Gemini 3.5 Flash can now process inputs with a one million token capacity, a significant increase for artificial intelligence models. This new iteration builds upon Gemini 3 Flash, prioritizing incremental improvements to existing infrastructure rather than a complete architectural redesign. The model can understand vast amounts of text and generate responses up to 64,000 tokens in length, suggesting a robust ability to produce detailed and complex outputs. According to model cards released by its developers, Gemini 3.5 Flash is the next in a series of highly capable, natively multimodal reasoning models, evaluated across areas including reasoning, coding, and long-context understanding.

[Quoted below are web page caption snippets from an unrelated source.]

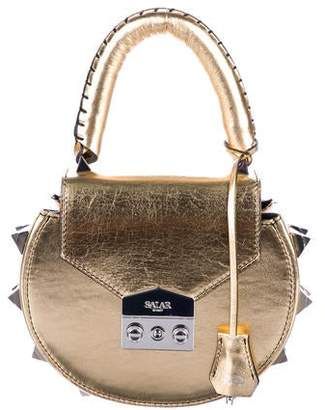Salar Metallic Mimi Satchel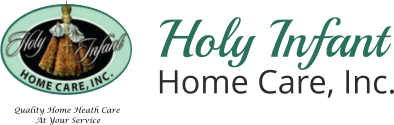 Holy Infant Home Care, Inc.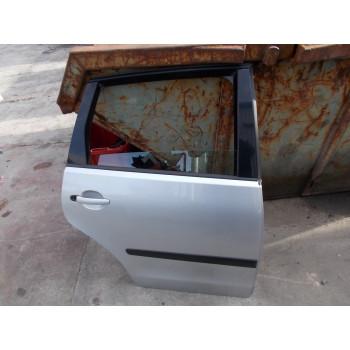 DOOR REAR RIGHT Volkswagen Polo 2002 1.2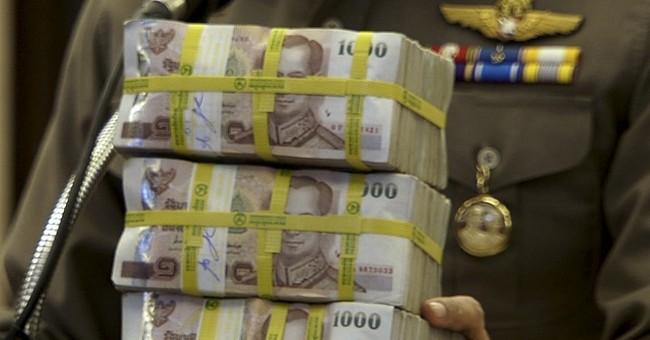 Thai police award themselves $84K for arrest of bomb suspect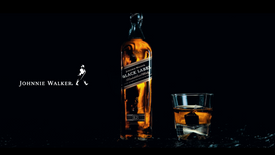 Johnnie Walker - Spec-Commercial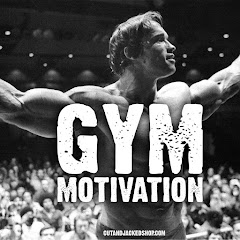 Gym Motivatation 2016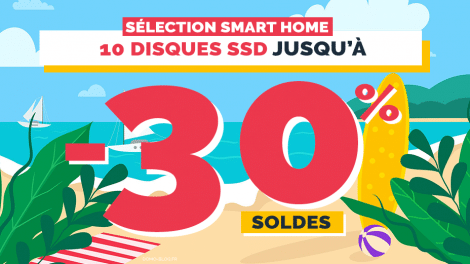 selection-soldes-disque-ssd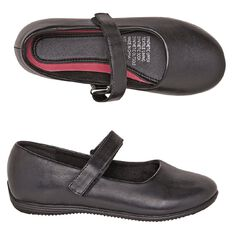 Basics Brand Junior Girls' Mary Shoes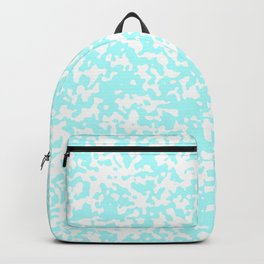 Small Spots - White and Celeste Cyan Backpack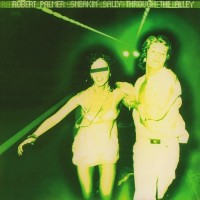 Purchase Robert Palmer - The Island Years 1974-1985 CD8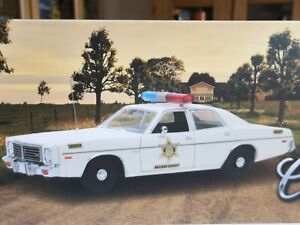 Greenlight 19092 - Dukes of Hazzard - 1975 Dodge Coronet Sheriff Car  1/18 Scale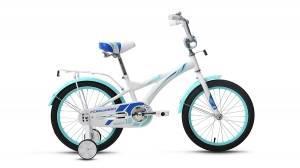 Велосипед Forward Crocky girl 18 (2017)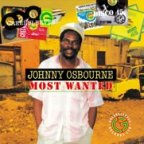 Johnny Osbourne - Most Wanted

Gemini 3.5 Flash Model Architecture and Inputs
Gemini 3.5 Flash expands the boundaries of large language model input capacity, accepting prompts up to one million tokens. This substantial increase, detailed in recently published model cards, moves beyond the limitations of many contemporary AI systems and opens possibilities for processing lengthy documents or complex conversational histories. The model is capable of digesting vast amounts of information and generating remarkably detailed responses, with a maximum output length of 64,000 tokens. Central to the development of Gemini 3.5 Flash is its direct lineage from Gemini 3 Flash. The documentation consistently emphasizes this dependency, stating, “Gemini 3.5 Flash is based on Gemini 3 Flash.” This is not a complete architectural reimagining, but rather a deliberate strategy of iterative improvement, leveraging existing infrastructure and refining established capabilities.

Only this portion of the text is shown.